Daniell powiedział, że istnieje wiele podstawowych informacji źródłowych dostępnych na temat prób, co może sprawić, że pisanie o tym przytłaczające dla kogoś, kto nie jest historykiem na ten temat.
„Time Life jest publikacją krajową, myślę, że to wspaniałe, że jest w niej zainteresowanie narodowe” – powiedział Daniell. „Wiem, że historycy w tej społeczności czują pewną odpowiedzialność za upewnienie się, że ludzie zrozumieją. To wspaniali ludzie przyjeżdżają tu dla turystyki, ale muszą poznać historię i fakty. Stracono dziewiętnastu niewinnych ludzi i stało się to tragiczne. Byłoby wspaniale, gdyby rzeczy, które są naprawdę szeroko rozpowszechniane, były dokładne. Niestety, trochę przeoczyli znak.”
[email protected]. Śledź ją na Twitterze @Kelsey_Bode
Fact checking the Time Life ’ s Salem Witch Trials
Margo Burns, historyk i mówca publiczny Z New Hampshire, Kelly Daniell, kurator Peabody Historical Society and Museum oraz Robin Mason, redaktor bloga www.witchesmassbay.com zwrócił uwagę na kilka błędów w magazynie Time Life „The Salem Witch Trials: The True Witch Hunt of 1692 and its Legacy Today”, który ukazał się w październiku.

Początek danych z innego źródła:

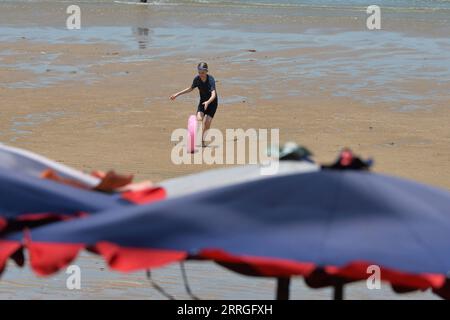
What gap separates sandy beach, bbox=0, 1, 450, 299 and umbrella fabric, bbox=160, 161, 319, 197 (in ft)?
9.34

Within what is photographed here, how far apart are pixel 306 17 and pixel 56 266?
30127mm

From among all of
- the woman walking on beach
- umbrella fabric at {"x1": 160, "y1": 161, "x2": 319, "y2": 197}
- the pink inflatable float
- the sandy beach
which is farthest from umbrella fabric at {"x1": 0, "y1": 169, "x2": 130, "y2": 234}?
the woman walking on beach

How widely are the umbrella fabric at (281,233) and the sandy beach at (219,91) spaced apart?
3.68m

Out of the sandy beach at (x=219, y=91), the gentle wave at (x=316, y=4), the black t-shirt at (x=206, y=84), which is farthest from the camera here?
the gentle wave at (x=316, y=4)

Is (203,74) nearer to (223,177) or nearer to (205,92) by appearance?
(205,92)

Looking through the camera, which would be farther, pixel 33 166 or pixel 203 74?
pixel 203 74

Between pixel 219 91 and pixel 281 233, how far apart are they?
15.5 metres

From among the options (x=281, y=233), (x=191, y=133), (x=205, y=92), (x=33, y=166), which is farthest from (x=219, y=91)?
(x=281, y=233)

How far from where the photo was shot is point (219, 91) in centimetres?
2041

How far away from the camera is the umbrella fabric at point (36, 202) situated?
5.41m

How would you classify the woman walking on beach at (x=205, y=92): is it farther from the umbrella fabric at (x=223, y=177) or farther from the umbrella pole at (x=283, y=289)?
the umbrella pole at (x=283, y=289)

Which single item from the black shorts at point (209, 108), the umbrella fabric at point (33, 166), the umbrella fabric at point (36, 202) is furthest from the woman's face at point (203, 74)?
the umbrella fabric at point (36, 202)

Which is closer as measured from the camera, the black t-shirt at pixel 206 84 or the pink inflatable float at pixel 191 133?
the pink inflatable float at pixel 191 133

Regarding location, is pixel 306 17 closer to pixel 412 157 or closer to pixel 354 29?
pixel 354 29
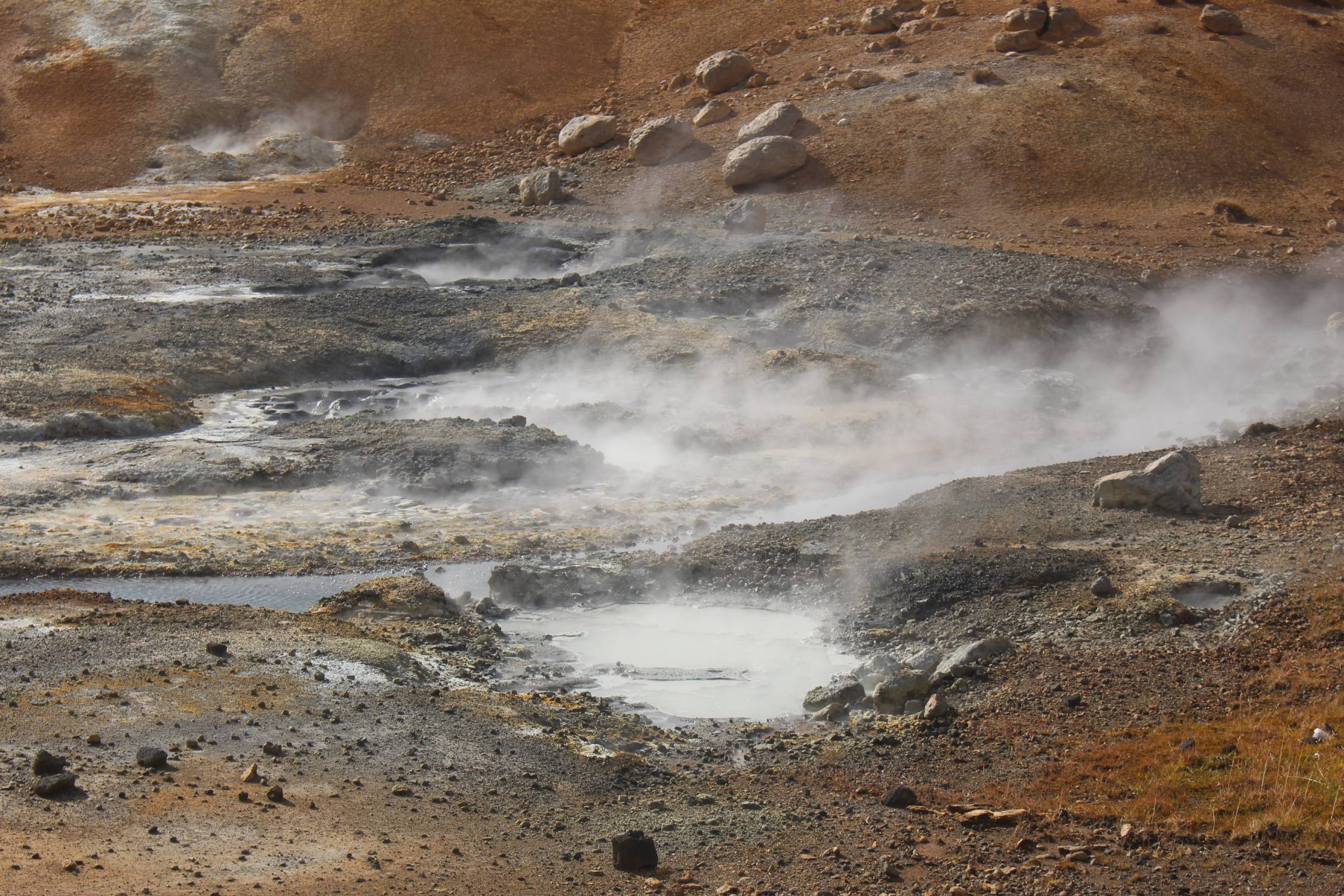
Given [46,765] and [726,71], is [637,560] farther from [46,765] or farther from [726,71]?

Burns powiedział na stronie 50 magazynu, że sesja sądowa odbyła się w wiosce Salem, ale rzeczywiste procesy odbywały się w mieście Salem, geograficznie innym miejscu niż to, co było wtedy nazywane wioską Salem. Powiedziała jednak, że wstępne badania i przesłuchania odbywały się w wiosce Salem.
na stronie 94 publikacji podpis do zdjęcia domu siedmiu szczytów niedokładnie stwierdza, że dom znajduje się w Danvers, a nie w Salem.
„na samym końcu osoba, która napisała podpis do domu siedmiu szczytów, umieściła go w Danvers, co jest błędne” – powiedział Daniell. „To nie jest w Danvers i nie ma nic wspólnego z procesami czarownic.”
Burns powiedział, że tekst błędnie nazywa córkę Sary Good Dorcas, a nie Dorothy, na stronie 47. Miała również problem z cytatem na stronie 44 późniejszych historyków, którzy uważali, że Tituba mogła być pół-rdzenną Amerykanką, a pół-Afrykanką, kiedy według Burnsa, główne źródła wskazują, że była rdzenną Amerykanką.
„Pomysł, że była pół na pół był naprawdę trochę za duży. Wszystko z pierwotnych źródeł mówi, że była rdzenną Amerykanką. Ludzie mówią, że może była pół na pół-Nie, Nie Była. ”
tekst twierdzi również na stronie 38, że Tituba po wyznaniu nie była w stanie zapłacić rachunku za więzienie i została później kupiona przez nieznaną osobę. Burns powiedział, że żadne źródła nie potwierdzają, czy Tituba została kupiona po jej spowiedzi.